[Records of spatial reasoning questions]
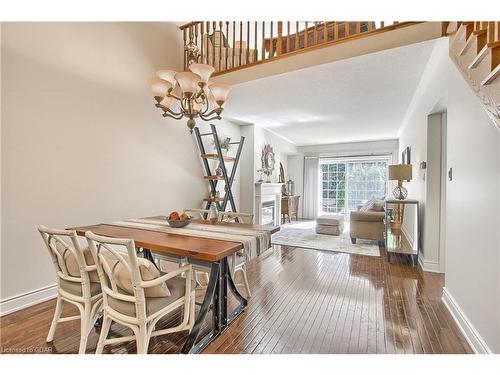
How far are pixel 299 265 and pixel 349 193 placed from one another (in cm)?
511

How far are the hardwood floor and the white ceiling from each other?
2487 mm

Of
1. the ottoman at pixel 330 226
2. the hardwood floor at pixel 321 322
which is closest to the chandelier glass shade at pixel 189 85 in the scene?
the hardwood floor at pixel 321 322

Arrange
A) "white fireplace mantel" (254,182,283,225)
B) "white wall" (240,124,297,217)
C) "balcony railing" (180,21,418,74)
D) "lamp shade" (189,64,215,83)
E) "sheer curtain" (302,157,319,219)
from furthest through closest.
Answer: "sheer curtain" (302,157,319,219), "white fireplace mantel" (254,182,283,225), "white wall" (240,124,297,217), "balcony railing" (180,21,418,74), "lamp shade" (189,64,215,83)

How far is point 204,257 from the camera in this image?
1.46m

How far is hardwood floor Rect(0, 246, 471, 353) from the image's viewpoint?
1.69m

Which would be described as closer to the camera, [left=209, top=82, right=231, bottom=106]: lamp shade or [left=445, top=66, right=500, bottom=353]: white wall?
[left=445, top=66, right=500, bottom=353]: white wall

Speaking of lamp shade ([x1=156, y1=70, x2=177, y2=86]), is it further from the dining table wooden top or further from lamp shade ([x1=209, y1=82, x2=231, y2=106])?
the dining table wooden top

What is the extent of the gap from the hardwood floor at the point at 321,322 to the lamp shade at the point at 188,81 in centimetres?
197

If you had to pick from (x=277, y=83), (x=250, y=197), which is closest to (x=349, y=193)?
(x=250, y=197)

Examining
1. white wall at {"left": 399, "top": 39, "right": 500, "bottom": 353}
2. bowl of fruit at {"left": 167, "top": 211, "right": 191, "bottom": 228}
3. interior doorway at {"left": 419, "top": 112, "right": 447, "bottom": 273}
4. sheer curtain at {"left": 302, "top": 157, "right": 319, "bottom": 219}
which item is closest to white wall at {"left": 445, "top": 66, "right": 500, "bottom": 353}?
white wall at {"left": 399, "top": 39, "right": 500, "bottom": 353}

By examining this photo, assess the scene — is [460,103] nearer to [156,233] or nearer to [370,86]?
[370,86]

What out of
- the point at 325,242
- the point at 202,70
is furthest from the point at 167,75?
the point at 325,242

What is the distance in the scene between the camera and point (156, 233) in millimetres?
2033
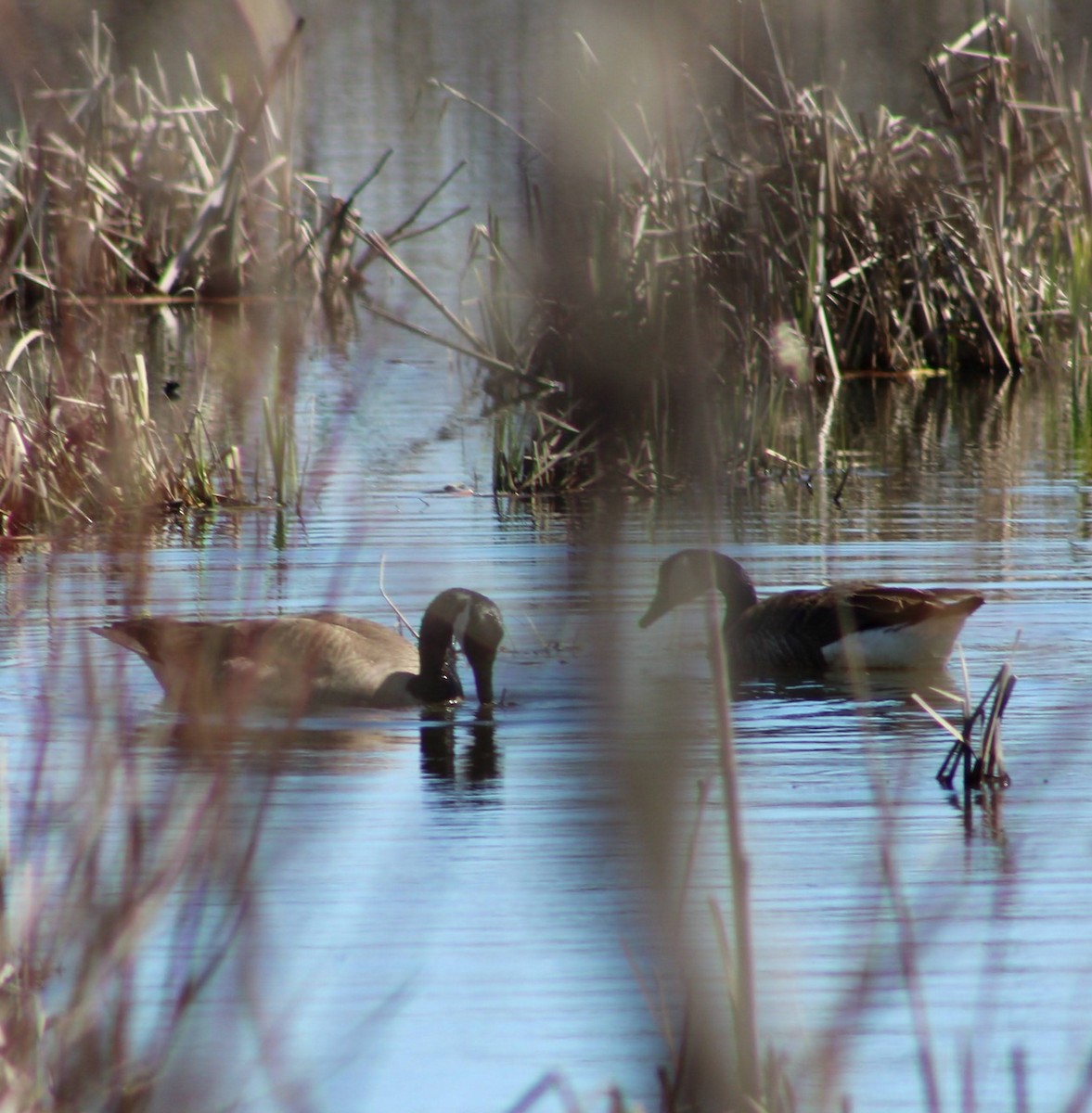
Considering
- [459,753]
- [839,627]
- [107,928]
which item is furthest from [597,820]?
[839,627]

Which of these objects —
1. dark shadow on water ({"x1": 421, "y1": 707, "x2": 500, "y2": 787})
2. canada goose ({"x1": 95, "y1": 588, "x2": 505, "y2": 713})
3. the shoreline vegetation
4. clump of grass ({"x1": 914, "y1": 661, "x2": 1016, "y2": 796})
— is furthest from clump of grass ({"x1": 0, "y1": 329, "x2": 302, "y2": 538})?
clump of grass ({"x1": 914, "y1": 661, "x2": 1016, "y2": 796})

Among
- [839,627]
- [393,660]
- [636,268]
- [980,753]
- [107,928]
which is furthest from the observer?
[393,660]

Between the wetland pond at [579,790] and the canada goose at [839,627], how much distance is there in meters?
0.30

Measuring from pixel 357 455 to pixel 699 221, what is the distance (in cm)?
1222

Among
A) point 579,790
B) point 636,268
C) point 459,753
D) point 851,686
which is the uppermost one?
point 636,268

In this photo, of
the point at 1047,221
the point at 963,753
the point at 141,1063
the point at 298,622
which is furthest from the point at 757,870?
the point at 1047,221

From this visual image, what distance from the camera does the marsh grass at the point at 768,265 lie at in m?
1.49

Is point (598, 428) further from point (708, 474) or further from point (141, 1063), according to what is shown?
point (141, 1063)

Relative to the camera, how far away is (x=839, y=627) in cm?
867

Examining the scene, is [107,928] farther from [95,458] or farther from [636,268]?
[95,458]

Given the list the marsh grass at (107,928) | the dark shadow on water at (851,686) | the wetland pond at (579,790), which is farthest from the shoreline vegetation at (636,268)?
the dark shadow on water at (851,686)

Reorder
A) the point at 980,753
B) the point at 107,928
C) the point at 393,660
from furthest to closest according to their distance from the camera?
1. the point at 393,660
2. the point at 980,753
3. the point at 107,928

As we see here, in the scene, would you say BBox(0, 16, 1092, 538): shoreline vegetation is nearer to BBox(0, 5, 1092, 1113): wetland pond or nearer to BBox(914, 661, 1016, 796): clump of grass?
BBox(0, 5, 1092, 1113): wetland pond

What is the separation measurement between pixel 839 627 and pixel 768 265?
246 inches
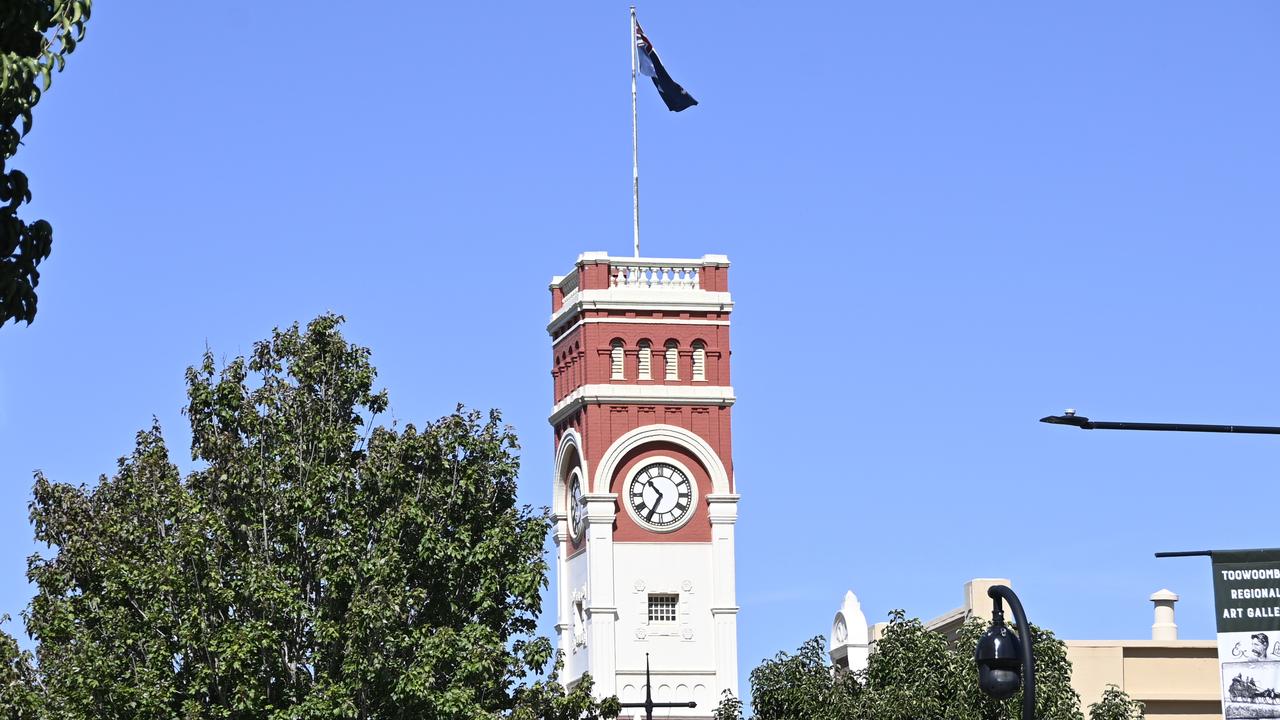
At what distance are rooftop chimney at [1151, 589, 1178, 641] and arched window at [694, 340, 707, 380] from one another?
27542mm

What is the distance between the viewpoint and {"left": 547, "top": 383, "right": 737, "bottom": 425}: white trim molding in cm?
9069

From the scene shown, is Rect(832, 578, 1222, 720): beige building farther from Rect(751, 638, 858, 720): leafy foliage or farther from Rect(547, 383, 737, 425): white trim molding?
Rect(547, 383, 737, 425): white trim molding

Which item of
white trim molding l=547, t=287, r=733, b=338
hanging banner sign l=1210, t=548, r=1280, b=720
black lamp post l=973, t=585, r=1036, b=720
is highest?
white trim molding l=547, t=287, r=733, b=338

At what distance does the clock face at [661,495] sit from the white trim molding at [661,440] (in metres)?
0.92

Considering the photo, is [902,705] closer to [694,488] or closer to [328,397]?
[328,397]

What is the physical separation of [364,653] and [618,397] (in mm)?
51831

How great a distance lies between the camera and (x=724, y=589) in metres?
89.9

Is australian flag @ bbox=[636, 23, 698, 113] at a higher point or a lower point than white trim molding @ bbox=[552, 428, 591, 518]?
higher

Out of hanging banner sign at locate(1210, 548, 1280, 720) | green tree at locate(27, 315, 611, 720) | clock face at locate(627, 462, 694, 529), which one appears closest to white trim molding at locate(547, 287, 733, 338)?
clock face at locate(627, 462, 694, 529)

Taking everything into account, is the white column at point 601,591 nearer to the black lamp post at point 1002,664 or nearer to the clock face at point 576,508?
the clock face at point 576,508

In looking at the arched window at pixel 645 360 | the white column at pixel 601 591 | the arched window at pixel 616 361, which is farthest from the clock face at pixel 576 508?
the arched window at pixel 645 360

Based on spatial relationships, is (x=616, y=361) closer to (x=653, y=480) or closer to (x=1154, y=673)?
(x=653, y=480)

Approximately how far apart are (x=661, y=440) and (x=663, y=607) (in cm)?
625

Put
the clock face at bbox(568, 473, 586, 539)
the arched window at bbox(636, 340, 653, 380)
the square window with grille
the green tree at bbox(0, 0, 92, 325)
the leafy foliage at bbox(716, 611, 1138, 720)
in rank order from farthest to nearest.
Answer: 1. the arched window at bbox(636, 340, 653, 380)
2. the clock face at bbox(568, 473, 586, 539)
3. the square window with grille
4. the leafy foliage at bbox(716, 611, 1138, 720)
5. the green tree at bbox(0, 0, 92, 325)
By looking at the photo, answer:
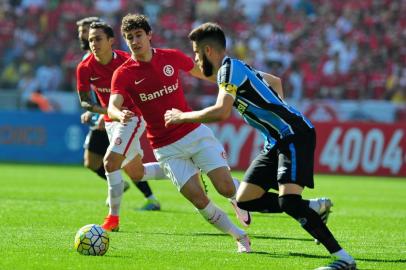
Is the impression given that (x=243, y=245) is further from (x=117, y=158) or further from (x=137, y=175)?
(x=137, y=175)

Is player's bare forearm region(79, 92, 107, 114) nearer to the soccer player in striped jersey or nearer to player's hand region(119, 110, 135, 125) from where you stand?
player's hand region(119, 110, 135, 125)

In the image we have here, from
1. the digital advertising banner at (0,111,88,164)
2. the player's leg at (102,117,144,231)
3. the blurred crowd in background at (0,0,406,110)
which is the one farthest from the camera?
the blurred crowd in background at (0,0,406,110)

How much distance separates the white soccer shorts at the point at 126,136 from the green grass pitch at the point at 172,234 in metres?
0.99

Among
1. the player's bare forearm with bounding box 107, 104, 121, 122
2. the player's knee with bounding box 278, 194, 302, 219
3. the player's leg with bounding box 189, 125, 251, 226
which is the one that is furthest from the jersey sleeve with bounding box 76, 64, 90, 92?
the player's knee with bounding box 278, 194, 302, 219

◆ **What you are asked to do**: Extract, word for word, each line from the one that contains "By looking at" through the final line of the data above. Leave the pictures out.

◆ **Expected answer**:
By looking at the photo, answer:
Is the impression given that (x=243, y=245) is further from (x=117, y=158) or further from (x=137, y=175)?
(x=137, y=175)

Is player's bare forearm region(79, 92, 107, 114) nearer to the soccer player in striped jersey or nearer to player's hand region(119, 110, 135, 125) from where you stand?
player's hand region(119, 110, 135, 125)

In the image we have here, from
1. the digital advertising banner at (0,111,88,164)
2. the player's leg at (102,117,144,231)
3. the blurred crowd in background at (0,0,406,110)
which is the one farthest from the camera?
the blurred crowd in background at (0,0,406,110)

How much distance separates the white soccer shorts at the point at 126,136 from the green grass pitch at the point at 172,234 in metres?
0.99

Among
1. the player's bare forearm with bounding box 107, 104, 121, 122
2. the player's knee with bounding box 278, 194, 302, 219
3. the player's leg with bounding box 189, 125, 251, 226
which is the one that is furthest from the jersey sleeve with bounding box 76, 64, 90, 92?
the player's knee with bounding box 278, 194, 302, 219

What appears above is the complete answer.